# How much abuse can a DSLR take? (Durability)



## AJ153 (Feb 19, 2013)

Well I'm a hobbyist photographer, and I just got a 60D (my first). I have a mild OCD, and think minor events would ruin things. I dont really care about the outside cosmetics of my camera. Its a tool, I don't want to baby it too much, cos all I care about is using it take good pictures. I do care about the inside mechanics, makeing sure its the best it can be. Can the 60D withstand small accidents like light bumps/hits onto walls,poles,doors? I also accidently dropped it from like 1 1/2 feet onto a hard table (grip side first) the day I got it trying to put a darn strap on. Would dropping it from that height mess my camera up (internally) in any shape or form effecting imagine quality? please pardon my OCDness I just would like to know the build, since I took it over the T3i. _I also watched a Canon advisement saying they drop the model camera mulitple times during testing before giving out the final product, but I'm not sure how much it can really withstand._


----------



## nola.ron (Feb 19, 2013)

So canon drops their camers before giving to the customers?  See that's why I shoot nikon lol 

Jokes aside it depends on the camera.  No experience dropping mine but small bumps and falls should be fine.  Some bodies are made of better materials, weather sealed, etc.  Not sure about 60d but others should chime in.  I have had a friend break a couple of lenses though!


----------



## TCampbell (Feb 20, 2013)

It's probably less fragile than you might guess.  The 60D has a polycarbonate body (plastic... but a very durable plastic.)  The 7D, 5D, and 1D all have magnesium alloy (metal) bodies (and they are heavier.)

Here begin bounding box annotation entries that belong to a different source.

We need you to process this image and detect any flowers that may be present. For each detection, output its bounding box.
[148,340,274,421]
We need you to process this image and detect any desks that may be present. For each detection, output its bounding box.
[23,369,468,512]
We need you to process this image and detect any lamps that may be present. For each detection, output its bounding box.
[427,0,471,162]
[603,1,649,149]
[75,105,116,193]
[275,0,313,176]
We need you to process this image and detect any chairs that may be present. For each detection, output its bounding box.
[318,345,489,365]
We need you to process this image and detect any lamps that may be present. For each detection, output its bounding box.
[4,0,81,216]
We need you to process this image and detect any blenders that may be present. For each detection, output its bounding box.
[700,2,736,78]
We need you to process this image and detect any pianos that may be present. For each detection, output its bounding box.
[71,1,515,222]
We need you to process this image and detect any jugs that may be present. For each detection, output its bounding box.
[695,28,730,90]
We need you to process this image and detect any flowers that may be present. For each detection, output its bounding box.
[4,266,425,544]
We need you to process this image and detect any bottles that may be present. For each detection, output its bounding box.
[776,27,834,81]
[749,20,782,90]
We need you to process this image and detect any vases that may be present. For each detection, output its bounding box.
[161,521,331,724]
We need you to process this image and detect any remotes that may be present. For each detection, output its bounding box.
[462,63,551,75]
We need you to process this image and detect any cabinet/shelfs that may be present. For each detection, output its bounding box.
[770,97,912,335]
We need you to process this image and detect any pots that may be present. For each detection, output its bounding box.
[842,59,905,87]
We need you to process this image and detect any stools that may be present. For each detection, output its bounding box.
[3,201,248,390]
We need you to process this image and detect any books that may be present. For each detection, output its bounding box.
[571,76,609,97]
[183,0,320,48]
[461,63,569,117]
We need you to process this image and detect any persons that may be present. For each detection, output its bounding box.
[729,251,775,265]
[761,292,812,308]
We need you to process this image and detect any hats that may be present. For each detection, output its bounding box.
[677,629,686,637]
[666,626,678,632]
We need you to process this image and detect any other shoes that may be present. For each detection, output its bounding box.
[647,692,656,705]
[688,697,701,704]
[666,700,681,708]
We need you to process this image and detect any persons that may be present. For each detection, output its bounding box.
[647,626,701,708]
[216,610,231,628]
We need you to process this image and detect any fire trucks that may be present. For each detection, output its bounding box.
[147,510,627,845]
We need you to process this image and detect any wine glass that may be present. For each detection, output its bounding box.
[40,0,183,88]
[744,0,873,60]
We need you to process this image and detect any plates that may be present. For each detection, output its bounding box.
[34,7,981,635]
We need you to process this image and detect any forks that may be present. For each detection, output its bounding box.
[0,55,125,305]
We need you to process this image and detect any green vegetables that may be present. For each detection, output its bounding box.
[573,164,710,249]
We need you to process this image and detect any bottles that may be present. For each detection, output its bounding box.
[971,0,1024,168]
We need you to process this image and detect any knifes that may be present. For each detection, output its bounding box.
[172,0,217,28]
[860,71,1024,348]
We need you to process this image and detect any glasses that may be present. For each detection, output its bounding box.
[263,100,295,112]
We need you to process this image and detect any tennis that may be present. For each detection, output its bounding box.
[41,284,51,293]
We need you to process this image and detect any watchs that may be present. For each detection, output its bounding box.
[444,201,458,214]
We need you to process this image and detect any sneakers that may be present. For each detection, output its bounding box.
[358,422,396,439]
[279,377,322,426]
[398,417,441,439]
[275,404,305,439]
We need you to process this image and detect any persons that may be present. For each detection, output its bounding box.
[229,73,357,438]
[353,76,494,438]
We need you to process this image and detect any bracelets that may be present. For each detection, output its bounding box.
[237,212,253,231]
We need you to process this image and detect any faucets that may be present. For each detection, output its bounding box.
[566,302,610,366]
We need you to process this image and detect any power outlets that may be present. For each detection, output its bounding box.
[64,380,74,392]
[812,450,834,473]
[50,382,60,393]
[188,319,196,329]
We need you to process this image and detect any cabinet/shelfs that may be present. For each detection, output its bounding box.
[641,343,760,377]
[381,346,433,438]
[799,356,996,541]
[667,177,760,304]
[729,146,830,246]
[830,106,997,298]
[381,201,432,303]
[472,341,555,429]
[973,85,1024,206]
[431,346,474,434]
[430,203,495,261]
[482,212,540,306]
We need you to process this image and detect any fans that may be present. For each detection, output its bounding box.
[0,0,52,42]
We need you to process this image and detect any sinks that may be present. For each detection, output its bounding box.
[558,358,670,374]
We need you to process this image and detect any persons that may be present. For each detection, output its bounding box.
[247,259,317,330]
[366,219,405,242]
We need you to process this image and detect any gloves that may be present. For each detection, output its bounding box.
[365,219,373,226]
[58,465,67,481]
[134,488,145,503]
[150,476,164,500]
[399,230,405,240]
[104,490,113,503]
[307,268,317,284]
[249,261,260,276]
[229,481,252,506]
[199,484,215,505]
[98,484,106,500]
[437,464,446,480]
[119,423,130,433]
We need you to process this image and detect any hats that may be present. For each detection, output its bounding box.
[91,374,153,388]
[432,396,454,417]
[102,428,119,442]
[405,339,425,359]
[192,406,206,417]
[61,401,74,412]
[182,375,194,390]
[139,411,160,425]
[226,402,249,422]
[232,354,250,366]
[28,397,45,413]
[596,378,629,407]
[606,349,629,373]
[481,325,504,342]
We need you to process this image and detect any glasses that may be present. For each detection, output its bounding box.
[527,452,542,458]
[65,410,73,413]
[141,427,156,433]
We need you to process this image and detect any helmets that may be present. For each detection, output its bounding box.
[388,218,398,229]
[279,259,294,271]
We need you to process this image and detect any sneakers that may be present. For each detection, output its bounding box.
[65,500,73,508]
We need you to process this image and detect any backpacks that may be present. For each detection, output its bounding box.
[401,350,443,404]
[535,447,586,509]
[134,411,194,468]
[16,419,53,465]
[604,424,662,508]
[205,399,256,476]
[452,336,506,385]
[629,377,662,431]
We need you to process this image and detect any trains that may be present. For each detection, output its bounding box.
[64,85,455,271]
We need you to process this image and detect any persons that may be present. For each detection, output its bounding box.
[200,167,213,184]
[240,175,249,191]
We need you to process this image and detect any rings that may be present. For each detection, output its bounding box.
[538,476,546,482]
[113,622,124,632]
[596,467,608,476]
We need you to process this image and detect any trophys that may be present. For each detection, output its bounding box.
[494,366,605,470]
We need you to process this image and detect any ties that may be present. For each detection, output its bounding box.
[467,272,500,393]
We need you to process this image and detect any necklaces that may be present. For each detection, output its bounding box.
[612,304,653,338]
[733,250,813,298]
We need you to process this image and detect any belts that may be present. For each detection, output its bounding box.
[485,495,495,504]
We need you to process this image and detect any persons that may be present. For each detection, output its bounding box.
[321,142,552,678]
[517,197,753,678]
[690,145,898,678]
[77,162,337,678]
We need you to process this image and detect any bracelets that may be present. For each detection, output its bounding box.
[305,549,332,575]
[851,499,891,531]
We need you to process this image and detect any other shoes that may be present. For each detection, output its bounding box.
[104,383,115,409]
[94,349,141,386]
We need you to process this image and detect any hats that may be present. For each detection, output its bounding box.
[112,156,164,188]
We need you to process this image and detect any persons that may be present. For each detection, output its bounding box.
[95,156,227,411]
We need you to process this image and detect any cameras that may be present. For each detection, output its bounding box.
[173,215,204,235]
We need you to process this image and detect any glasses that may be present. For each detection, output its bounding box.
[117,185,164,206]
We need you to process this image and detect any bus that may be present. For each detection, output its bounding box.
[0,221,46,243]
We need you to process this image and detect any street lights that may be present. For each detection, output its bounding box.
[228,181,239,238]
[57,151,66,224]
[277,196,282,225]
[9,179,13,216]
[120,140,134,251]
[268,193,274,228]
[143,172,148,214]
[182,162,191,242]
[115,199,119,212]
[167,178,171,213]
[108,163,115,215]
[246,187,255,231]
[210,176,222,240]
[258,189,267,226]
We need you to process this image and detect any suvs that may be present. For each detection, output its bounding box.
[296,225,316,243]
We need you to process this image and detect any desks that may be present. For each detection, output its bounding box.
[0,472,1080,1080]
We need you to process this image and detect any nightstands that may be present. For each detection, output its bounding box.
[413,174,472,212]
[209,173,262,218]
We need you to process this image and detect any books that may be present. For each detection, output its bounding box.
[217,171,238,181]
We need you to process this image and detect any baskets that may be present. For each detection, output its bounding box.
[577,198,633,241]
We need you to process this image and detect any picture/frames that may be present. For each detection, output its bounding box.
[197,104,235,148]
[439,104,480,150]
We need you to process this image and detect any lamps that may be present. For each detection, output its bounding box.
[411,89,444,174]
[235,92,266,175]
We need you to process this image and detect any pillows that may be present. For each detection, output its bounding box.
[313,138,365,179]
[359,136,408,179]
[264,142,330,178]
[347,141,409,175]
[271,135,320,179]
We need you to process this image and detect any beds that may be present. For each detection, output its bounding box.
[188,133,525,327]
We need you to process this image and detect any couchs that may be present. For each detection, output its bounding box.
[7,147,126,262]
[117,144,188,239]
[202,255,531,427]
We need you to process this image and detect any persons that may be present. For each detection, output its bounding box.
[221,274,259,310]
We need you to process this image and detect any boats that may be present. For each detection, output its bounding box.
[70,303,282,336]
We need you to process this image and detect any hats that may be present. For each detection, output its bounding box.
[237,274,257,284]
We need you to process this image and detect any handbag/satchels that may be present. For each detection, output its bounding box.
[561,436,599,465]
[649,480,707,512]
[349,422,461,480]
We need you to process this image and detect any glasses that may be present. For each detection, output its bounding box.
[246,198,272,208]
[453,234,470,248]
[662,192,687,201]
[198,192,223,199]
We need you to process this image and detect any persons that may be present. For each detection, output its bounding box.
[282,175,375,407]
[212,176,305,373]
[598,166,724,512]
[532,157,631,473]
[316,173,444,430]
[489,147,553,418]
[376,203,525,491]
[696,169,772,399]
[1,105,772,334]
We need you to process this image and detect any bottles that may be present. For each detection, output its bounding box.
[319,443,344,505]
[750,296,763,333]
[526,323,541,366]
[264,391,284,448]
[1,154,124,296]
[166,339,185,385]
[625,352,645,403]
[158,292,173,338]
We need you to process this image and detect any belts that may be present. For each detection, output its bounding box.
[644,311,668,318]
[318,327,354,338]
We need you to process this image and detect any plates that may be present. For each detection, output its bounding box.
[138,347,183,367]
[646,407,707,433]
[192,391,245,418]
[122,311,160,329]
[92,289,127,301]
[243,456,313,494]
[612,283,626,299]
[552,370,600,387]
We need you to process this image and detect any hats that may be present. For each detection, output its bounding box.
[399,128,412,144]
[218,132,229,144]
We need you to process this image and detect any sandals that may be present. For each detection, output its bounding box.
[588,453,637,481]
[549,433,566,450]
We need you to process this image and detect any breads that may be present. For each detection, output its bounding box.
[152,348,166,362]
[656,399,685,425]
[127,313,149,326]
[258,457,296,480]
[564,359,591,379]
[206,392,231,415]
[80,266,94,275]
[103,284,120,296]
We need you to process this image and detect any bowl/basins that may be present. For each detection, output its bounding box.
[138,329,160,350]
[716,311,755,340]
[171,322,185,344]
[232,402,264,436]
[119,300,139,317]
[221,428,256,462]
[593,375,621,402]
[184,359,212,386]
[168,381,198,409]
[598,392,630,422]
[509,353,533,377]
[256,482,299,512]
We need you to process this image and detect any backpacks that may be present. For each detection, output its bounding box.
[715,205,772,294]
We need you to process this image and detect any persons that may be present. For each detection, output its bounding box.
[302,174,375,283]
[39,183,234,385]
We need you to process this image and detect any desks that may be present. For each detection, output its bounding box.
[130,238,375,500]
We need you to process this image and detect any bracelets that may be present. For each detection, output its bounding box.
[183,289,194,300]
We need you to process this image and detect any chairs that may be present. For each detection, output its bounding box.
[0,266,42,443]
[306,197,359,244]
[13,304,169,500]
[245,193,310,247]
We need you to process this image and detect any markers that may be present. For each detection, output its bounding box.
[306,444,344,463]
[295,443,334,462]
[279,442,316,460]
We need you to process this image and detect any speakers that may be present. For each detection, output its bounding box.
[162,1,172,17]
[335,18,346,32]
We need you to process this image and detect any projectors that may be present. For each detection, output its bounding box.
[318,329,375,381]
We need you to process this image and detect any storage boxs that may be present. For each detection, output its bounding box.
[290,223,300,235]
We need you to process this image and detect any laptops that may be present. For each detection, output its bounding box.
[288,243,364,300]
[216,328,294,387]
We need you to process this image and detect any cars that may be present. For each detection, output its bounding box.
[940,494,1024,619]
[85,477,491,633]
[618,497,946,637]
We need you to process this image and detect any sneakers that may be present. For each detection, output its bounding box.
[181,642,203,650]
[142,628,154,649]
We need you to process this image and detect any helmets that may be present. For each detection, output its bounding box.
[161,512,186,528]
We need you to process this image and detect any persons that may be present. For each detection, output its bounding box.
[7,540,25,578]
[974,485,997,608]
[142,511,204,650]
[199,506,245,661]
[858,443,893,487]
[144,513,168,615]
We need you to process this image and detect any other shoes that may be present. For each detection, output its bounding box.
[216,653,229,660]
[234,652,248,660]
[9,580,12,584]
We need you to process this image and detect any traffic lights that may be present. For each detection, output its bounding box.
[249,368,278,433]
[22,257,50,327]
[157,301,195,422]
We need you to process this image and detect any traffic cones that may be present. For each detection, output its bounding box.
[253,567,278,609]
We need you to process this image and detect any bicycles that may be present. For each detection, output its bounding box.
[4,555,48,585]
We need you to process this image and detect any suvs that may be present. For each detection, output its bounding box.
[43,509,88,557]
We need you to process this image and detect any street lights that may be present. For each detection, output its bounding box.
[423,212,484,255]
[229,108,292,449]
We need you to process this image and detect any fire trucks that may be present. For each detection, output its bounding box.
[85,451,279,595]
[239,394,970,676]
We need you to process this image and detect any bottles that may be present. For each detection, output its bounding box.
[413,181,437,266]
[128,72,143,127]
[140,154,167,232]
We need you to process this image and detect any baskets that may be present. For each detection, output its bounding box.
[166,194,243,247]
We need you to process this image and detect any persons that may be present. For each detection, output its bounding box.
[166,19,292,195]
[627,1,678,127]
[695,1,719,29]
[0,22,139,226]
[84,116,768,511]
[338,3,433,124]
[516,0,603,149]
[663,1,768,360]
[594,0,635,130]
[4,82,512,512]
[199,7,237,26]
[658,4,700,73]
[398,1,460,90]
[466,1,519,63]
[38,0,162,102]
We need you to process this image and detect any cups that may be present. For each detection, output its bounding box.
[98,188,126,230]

They are designed to take a bit of abuse.  I've heard of some fairly surprising hits that cameras have taken and they survive (although there was one guy who dropped his Rebel off a rocky cliff face and it fell about 20' onto a hard rock below.  That DID break it.... but he said it was about a 20' drop and nothing to slow the fall.)

The 60D also has some weather sealing on it.  Body seams have gaskets.  Dials have o-rings.  These are not "pressure" seals... which means if the camera is submerged it's going to flood and be ruined.  But if it's not pressurized water then the camera will be fine.  Getting splashed, rained on, sprayed, etc. wont hurt the camera... although it MIGHT hurt the lens and if the lens isn't weather sealed then water could potentially get into the body via the lens (there are weather-sealed lenses too.)


----------



## Majeed Badizadegan (Feb 20, 2013)

TCampbell said:


> It's probably less fragile than you might guess.  The 60D has a polycarbonate body (plastic... but a very durable plastic.)  The 7D, 5D, and 1D all have magnesium alloy (metal) bodies (and they are heavier.)
> 
> They are designed to take a bit of abuse.  I've heard of some fairly surprising hits that cameras have taken and they survive (although there was one guy who dropped his Rebel off a rocky cliff face and it fell about 20' onto a hard rock below.  That DID break it.... but he said it was about a 20' drop and nothing to slow the fall.)
> 
> The 60D also has some weather sealing on it.  Body seams have gaskets.  Dials have o-rings.  These are not "pressure" seals... which means if the camera is submerged it's going to flood and be ruined.  But if it's not pressurized water then the camera will be fine.  Getting splashed, rained on, sprayed, etc. wont hurt the camera... although it MIGHT hurt the lens and if the lens isn't weather sealed then water could potentially get into the body via the lens (there are weather-sealed lenses too.)



Get this guy an award. He's always got the right answer. 

Can't tell you OP how much my 60d has been through. I'm a demanding user. It's taken multiple salt-water dousings. It's been in the rain. In the cold. It's bumped around my neck when I'm making my way about. It's been quite hardy and I couldn't be more pleased. 

Make sure you take TCampbell's words under advisement. Not all lenses are weather sealed. But *often *the "exposed" area, where water could potentially get in, is the front lens element area. A screw in filter can complete the weather seal for some lenses, so I hear.


----------



## Alex_B (Feb 20, 2013)

Well, to my experience they can take quite a lot, but sometimes you are unlucky. It depends on how the camera hits the ground and what sort of lens is on it. I'd recommend to always have the strap around your neck, so it at least cannot fall to the ground. Occasional bumping into other objects or walls is by far less critical than falling down really. I would leave the lens shade on, as it helps not hitting that concrete wall directly with the front element of the lens.


----------